Manifestation en soutien des journalistes du journal turc « Cumhuriyet »,  près du palais de justice d’Istanbul, le 24 juillet 2017. Sur la une du quotidien est écrit : « Nous voulons la justice ». | Lefteris Pitarakis / AP

Editorial du « Monde ». Ce n’est pas un procès de presse qui s’est ouvert, lundi 24 juillet, à Istanbul. Ce n’est pas le procès du plus vieux, et d’un des meilleurs, quotidien du pays, Cumhuriyet. C’est bien plus que ça : une tentative pour écraser la liberté d’écrire et d’informer. Il s’agit de diffuser la peur et d’étouffer toute critique d’un régime et de son chef, le président Recep Tayyip Erdogan.
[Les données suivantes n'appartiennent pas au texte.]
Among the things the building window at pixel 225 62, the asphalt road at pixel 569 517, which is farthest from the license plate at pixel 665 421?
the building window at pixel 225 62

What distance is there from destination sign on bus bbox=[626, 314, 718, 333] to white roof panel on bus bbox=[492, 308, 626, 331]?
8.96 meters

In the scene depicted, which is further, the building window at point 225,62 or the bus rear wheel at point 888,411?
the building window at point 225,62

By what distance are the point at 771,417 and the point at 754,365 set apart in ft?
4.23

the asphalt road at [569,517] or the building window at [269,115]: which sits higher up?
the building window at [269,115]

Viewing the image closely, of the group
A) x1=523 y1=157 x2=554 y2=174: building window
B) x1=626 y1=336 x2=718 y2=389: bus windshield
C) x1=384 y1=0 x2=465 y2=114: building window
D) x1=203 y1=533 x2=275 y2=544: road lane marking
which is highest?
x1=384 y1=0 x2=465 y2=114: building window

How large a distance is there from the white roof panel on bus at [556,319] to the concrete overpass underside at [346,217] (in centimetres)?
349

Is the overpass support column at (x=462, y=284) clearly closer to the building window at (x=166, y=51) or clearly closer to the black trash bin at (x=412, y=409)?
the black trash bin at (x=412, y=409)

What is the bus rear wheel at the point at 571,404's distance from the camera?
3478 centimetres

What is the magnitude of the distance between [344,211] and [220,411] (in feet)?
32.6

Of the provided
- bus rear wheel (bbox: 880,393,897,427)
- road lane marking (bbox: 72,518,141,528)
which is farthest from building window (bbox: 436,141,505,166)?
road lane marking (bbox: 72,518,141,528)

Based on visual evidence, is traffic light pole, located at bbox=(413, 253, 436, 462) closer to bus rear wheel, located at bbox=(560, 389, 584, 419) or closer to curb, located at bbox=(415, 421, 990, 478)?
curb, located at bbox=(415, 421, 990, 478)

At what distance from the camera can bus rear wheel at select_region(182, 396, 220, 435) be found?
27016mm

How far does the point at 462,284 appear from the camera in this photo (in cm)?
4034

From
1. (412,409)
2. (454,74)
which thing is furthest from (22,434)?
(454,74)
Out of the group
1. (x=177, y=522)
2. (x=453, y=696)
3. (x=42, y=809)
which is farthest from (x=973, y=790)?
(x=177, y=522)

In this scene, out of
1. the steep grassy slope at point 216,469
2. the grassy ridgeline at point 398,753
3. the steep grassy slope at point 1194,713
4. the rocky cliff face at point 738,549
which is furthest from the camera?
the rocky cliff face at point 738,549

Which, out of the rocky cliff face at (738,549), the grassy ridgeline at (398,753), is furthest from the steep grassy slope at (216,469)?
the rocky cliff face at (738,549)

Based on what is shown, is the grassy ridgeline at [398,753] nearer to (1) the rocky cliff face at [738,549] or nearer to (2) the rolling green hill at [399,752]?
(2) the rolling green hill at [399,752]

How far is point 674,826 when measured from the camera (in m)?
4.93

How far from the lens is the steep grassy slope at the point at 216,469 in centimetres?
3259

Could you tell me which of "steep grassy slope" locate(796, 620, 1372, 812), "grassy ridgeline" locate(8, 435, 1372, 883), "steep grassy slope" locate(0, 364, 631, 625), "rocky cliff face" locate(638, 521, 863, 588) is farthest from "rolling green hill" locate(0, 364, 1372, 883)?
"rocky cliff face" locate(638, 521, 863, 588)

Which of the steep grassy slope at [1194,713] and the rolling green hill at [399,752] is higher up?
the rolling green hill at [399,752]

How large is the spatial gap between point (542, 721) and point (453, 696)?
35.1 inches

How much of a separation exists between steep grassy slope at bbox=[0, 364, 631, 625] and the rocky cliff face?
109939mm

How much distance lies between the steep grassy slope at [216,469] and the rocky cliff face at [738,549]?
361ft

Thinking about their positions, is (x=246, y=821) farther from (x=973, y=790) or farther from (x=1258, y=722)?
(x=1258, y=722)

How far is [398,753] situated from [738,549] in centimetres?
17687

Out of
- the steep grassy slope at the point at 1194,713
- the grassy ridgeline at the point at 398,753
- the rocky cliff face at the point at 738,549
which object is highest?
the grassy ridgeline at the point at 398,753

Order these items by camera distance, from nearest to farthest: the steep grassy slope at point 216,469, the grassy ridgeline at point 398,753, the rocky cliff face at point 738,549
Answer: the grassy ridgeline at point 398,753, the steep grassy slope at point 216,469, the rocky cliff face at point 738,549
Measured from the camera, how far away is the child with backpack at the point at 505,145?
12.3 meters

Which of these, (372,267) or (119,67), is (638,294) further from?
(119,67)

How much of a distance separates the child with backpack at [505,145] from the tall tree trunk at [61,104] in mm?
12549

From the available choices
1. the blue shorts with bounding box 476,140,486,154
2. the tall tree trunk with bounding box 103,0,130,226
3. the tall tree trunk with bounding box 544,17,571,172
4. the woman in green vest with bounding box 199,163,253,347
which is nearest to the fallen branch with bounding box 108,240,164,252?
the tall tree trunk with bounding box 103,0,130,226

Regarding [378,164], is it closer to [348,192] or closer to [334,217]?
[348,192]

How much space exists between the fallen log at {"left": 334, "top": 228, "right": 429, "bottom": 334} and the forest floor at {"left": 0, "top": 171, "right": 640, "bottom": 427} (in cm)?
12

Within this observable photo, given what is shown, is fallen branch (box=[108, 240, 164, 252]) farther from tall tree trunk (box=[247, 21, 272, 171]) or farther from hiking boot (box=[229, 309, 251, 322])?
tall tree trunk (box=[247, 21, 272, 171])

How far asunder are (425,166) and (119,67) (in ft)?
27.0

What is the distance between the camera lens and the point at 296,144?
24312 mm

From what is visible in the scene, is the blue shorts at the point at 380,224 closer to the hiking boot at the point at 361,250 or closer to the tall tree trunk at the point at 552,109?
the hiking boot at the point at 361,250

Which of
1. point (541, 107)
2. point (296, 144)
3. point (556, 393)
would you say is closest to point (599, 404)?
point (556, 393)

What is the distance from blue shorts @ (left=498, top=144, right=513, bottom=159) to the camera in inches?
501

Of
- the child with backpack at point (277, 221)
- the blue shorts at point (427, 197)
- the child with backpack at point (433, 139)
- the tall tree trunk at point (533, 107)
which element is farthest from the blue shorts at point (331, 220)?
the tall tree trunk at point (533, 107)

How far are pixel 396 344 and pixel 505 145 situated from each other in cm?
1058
Ce chemin-là, on ne le connaît que trop. Il est celui qu’empruntent toutes les tyrannies. Au début, personne n’y prête trop attention. Mais au bout de la route, on se retrouve avec une autocratie de plus, un de ces régimes où l’élection autorise le parti élu à soumettre toutes les ­institutions qui font une démocratie : ­police, justice, fonction publique, presse, culture. Si rien n’arrête l’évolution en cours en Turquie – et le cauchemar que vivent des millions de Turcs –, on y sera vite.
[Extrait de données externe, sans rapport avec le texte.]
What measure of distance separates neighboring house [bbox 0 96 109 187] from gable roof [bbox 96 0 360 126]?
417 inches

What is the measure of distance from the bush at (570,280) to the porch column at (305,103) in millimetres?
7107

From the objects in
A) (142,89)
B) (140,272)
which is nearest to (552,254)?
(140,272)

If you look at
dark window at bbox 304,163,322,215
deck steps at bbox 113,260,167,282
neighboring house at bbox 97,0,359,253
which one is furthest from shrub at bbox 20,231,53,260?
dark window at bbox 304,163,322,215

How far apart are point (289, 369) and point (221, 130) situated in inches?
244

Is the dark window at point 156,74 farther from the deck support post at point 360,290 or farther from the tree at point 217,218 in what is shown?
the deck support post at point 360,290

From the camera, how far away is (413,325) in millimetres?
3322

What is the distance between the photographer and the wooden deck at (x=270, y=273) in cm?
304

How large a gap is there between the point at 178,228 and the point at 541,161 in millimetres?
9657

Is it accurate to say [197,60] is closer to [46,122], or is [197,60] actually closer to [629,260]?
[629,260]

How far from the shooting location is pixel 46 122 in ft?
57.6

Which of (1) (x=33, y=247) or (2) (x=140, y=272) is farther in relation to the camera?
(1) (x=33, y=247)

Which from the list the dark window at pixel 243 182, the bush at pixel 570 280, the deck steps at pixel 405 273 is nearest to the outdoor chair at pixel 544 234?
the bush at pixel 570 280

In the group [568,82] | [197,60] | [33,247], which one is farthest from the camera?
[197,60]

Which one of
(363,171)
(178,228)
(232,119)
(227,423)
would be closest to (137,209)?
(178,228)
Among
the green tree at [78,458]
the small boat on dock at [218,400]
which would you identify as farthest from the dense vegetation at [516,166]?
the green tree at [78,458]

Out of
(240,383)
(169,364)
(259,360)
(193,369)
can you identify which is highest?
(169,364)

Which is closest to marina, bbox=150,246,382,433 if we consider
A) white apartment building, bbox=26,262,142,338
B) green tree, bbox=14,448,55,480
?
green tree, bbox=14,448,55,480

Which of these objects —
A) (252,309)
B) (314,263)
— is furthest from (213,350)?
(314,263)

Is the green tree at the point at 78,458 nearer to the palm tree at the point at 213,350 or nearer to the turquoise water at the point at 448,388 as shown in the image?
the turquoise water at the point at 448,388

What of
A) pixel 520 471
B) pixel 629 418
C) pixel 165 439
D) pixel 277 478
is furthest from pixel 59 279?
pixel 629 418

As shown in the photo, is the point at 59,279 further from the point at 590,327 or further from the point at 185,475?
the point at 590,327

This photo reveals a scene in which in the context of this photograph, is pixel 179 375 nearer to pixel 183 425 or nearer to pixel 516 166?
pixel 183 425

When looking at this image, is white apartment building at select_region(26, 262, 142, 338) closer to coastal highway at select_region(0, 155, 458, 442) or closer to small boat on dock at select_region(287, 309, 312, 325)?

Voilà ce qu’annonce le procès de certains des plus grands journalistes turcs, ceux de Cumhuriyet. Il a lieu pour terroriser la presse. Les peines encourues par les dix-neuf inculpés – dont onze en détention – vont de 7 à 43 ans de prison. Les chefs d’inculpation relèvent du n’importe quoi, quand il ne s’agit pas d’un désir de vengeance personnelle du président Erdogan. A qui fera-t-on croire que ces journalistes, laïcards de centre gauche, appartenant à un journal de sensibilité kémaliste, ont été complices, par leurs écrits ou leurs dessins, de la secte islamo-conservatrice de l’imam Fethullah Gülen, ex-compagnon de route de M. Erdogan, accusée d’être derrière la tentative de putsch du 15 juillet 2016 ? A qui fera-t-on croire que ces femmes et ces hommes, patriotes responsables, ont maille à partir avec le terrorisme que pratique le mouvement kurde PKK ?
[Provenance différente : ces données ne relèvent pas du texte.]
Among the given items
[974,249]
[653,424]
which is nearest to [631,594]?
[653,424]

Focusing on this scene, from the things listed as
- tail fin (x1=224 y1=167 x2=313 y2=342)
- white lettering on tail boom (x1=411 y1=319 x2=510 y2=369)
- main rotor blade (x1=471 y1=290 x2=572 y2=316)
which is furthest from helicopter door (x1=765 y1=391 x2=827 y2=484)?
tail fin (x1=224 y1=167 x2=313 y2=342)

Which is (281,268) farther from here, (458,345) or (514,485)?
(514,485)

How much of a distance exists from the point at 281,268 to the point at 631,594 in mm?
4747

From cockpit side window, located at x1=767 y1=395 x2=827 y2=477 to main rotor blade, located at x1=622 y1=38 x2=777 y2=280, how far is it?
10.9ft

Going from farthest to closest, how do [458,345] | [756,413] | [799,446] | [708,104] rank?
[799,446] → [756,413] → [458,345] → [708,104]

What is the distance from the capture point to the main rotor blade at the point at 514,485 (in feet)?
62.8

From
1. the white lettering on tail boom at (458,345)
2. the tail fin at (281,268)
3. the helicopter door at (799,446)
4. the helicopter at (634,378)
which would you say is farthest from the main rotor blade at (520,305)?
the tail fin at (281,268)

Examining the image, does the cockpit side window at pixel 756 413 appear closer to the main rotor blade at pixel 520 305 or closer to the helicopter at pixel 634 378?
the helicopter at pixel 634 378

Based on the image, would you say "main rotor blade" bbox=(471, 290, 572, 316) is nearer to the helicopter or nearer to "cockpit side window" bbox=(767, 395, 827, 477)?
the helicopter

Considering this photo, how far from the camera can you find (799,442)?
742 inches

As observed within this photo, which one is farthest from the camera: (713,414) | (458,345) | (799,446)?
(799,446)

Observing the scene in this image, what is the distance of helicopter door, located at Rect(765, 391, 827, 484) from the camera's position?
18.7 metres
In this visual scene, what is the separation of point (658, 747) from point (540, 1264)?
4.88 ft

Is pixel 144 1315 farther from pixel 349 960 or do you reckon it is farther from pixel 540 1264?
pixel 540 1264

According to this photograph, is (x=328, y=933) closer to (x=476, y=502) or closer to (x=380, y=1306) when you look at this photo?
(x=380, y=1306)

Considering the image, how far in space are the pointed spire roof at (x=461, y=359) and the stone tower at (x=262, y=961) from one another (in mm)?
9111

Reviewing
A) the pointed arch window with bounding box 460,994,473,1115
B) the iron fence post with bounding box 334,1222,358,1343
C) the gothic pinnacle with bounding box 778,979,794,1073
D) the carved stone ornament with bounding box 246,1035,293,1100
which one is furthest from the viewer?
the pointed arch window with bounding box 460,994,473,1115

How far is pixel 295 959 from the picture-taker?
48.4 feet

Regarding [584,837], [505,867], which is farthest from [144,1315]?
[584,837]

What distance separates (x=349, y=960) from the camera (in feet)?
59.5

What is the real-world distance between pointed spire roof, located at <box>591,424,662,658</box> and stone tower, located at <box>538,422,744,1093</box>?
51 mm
Purge énorme, sous-estimée en Europe

Cette attaque contre la presse fait partie de la purge énorme, sous-estimée en Europe, à laquelle le régime se livre depuis juillet dernier pour plier un pays à sa volonté. Les défenseurs des droits de l’homme étrangers ne sont pas épargnés, comme en témoigne le cas de l’un d’entre eux, l’Allemand Peter Steudtner, arrêté début juillet avec la directrice d’Amnesty International en Turquie, Idil Eser. Encore une fois, on imagine mal en Europe l’ampleur de la répression, son arbitraire total, le démantèlement de pans entiers de la fonction publique, du corps professoral, de la justice, de la culture, bref, de tout ce qui fait, ou faisait, cette société civile turque si dynamique, créatrice, diverse et dont Istanbul est la fière vitrine.

Mais on pleure aujourd’hui au bord du Bosphore – et ailleurs encore dans ce beau et grand pays. Il était promis à la ­démocratie, M. Erdogan l’en éloigne. Il avait l’ambition, légitime, d’entretenir une relation privilégiée avec l’Union européenne, M. Erdogan la supprime. Il devait être un pôle de stabilité dans un Moyen-Orient en fusion, son président l’a plongé dans la tourmente politique. Il incarnait un islam tolérant et humaniste, M. Erdogan cherche à imposer une religiosité pesante.

L’économie ne se porte pas trop mal. Le président a toujours les faveurs d’une petite moitié de l’électorat. L’UE dépend d’Ankara pour le contrôle des flux migratoires moyen-orientaux. Les touristes russes reviennent. Normalisation ? Il ne faut pas se laisser aveugler. Quand un régime traîne devant les tribunaux des éditorialistes ou des chroniqueurs de 70 ans, parmi les plus respectés du pays, on sait où il va. Vers une tragédie qui ­dépasse le cas de la presse.